Liwenhan Xie,Chengbo Zheng,Haijun Xia,Huamin Qu,Chen Zhu-Tian
DOI: https://doi.org/10.1145/3654777.3676374
2024-08-03
Abstract:Large language models (LLMs) support data analysis through conversational user interfaces, as exemplified in OpenAI's ChatGPT (formally known as Advanced Data Analysis or Code Interpreter). Essentially, LLMs produce code for accomplishing diverse analysis tasks. However, presenting raw code can obscure the logic and hinder user verification. To empower users with enhanced comprehension and augmented control over analysis conducted by LLMs, we propose a novel approach to transform LLM-generated code into an interactive visual representation. In the approach, users are provided with a clear, step-by-step visualization of the LLM-generated code in real time, allowing them to understand, verify, and modify individual data operations in the analysis. Our design decisions are informed by a formative study (N=8) probing into user practice and challenges. We further developed a prototype named WaitGPT and conducted a user study (N=12) to evaluate its usability and effectiveness. The findings from the user study reveal that WaitGPT facilitates monitoring and steering of data analysis performed by LLMs, enabling participants to enhance error detection and increase their overall confidence in the results.
Human-Computer Interaction
What problem does this paper attempt to address?

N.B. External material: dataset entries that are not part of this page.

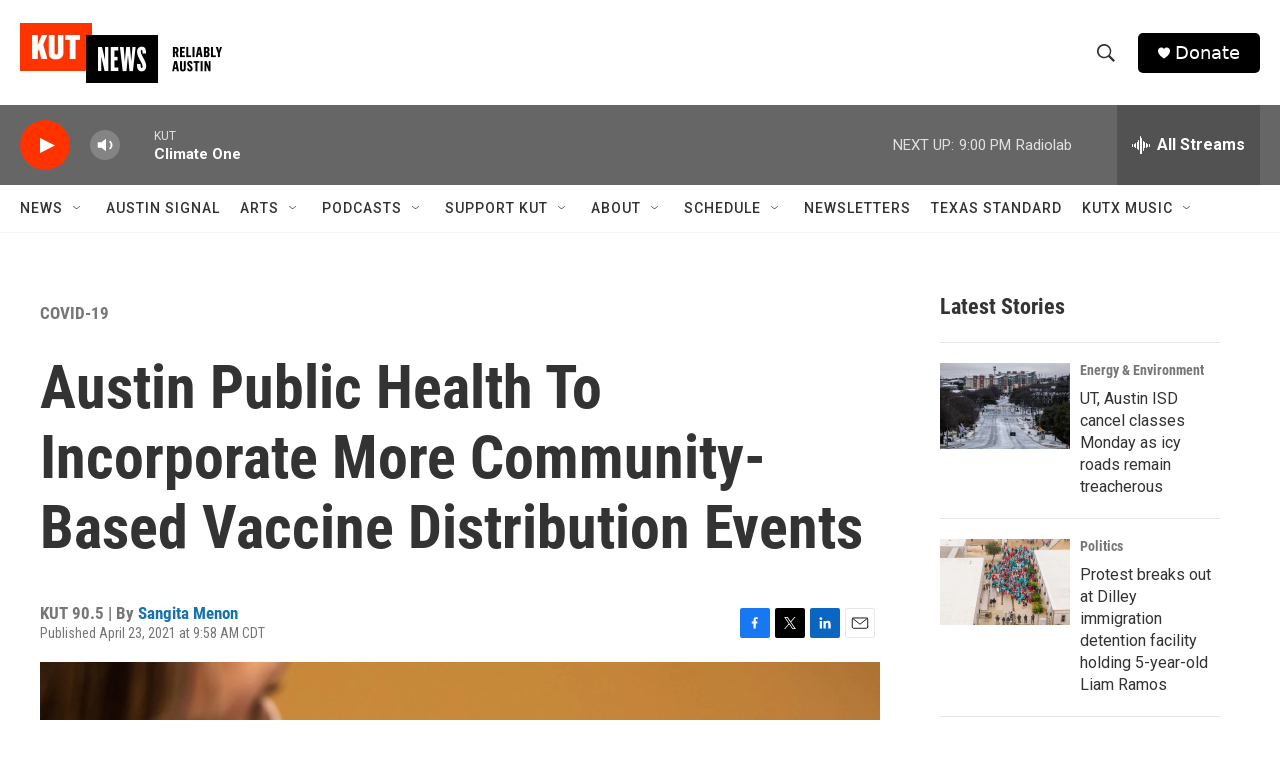

--- FILE ---
content_type: text/html; charset=utf-8
request_url: https://www.google.com/recaptcha/api2/aframe
body_size: 266
content:
<!DOCTYPE HTML><html><head><meta http-equiv="content-type" content="text/html; charset=UTF-8"></head><body><script nonce="HoO26LNWvYmTbG7hhwNr3g">/** Anti-fraud and anti-abuse applications only. See google.com/recaptcha */ try{var clients={'sodar':'https://pagead2.googlesyndication.com/pagead/sodar?'};window.addEventListener("message",function(a){try{if(a.source===window.parent){var b=JSON.parse(a.data);var c=clients[b['id']];if(c){var d=document.createElement('img');d.src=c+b['params']+'&rc='+(localStorage.getItem("rc::a")?sessionStorage.getItem("rc::b"):"");window.document.body.appendChild(d);sessionStorage.setItem("rc::e",parseInt(sessionStorage.getItem("rc::e")||0)+1);localStorage.setItem("rc::h",'1769396127716');}}}catch(b){}});window.parent.postMessage("_grecaptcha_ready", "*");}catch(b){}</script></body></html>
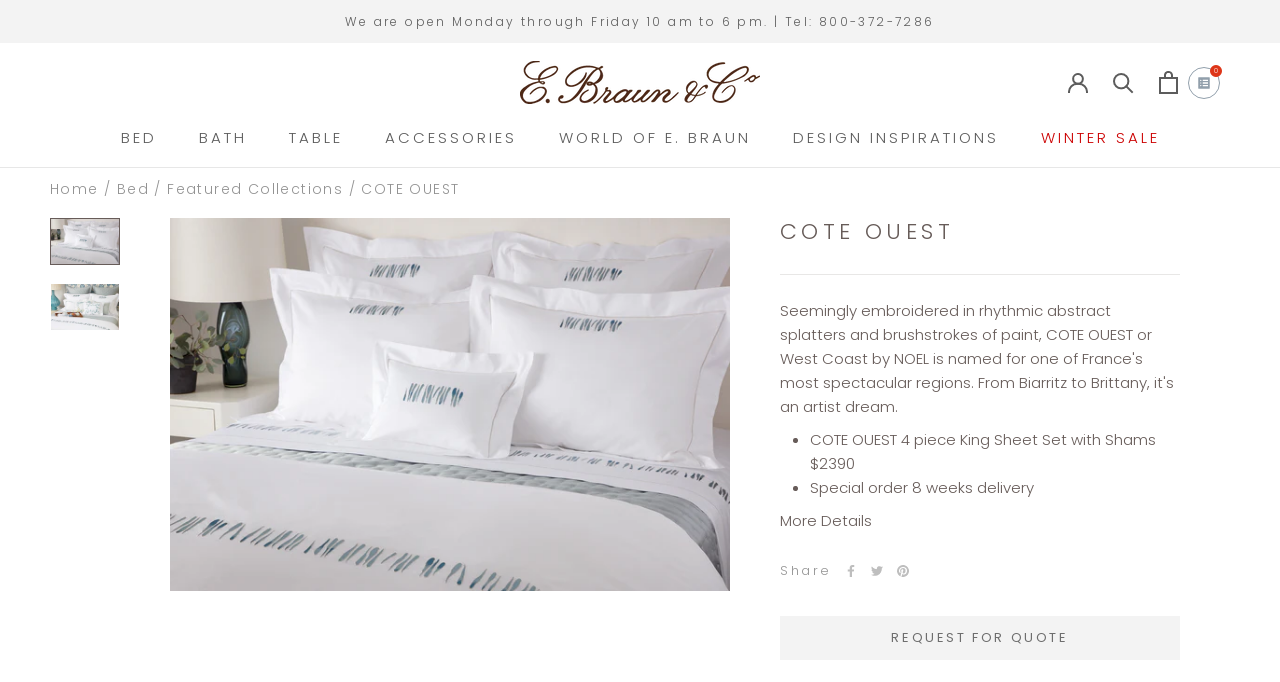

--- FILE ---
content_type: image/svg+xml
request_url: https://ebraunnewyork.com/cdn/shop/t/2/assets/cursor-zoom-in.svg?v=27841784563163817341594770062
body_size: -599
content:
<svg width="35" height="35" viewBox="0 0 35 35" xmlns="http://www.w3.org/2000/svg">
  <g fill="none" fill-rule="nonzero">
    <circle fill="#ffffff" cx="17.5" cy="17.5" r="17.5"/>
    <path fill="#675c59" d="M24 18h-6v6h-1v-6h-6v-1h6v-6h1v6h6"/>
  </g>
</svg>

This paper aims to address the issues of code generated by large language models (LLMs) being difficult to understand and verify during data analysis, and proposes a new method to enhance users' monitoring and control over LLM-generated data analysis scripts. Specifically, the study identifies the following problems with current LLM tools in data analysis: 1. **Code is difficult to understand**: Directly displaying raw code makes it hard for users to grasp the logic, especially when their programming skills are limited. 2. **Reliability issues**: The code generated by LLMs may contain errors or misunderstand the user's intent, requiring users to check and correct it. 3. **Low interaction efficiency**: Modifying code through dialogue can become very cumbersome and inefficient. To solve these problems, the paper proposes a new system called WaitGPT, which transforms LLM-generated code into a visual and interactive form. This allows users to view the data operation process in real-time, thereby better understanding, verifying, and adjusting each step. The main features of WaitGPT include: - **Real-time visualization**: Dynamically generates visual representations of the code, enabling users to intuitively see each data operation and its results. - **Interactive modification**: Users can directly interact with visual elements to modify data operations without needing to regenerate the entire code. - **Step-by-step execution**: Executes the code line by line and updates visual charts, displaying intermediate states, making it easier for users to intervene at any time. In this way, WaitGPT not only improves users' understanding and confidence in the data analysis process but also enhances their ability to detect and correct errors.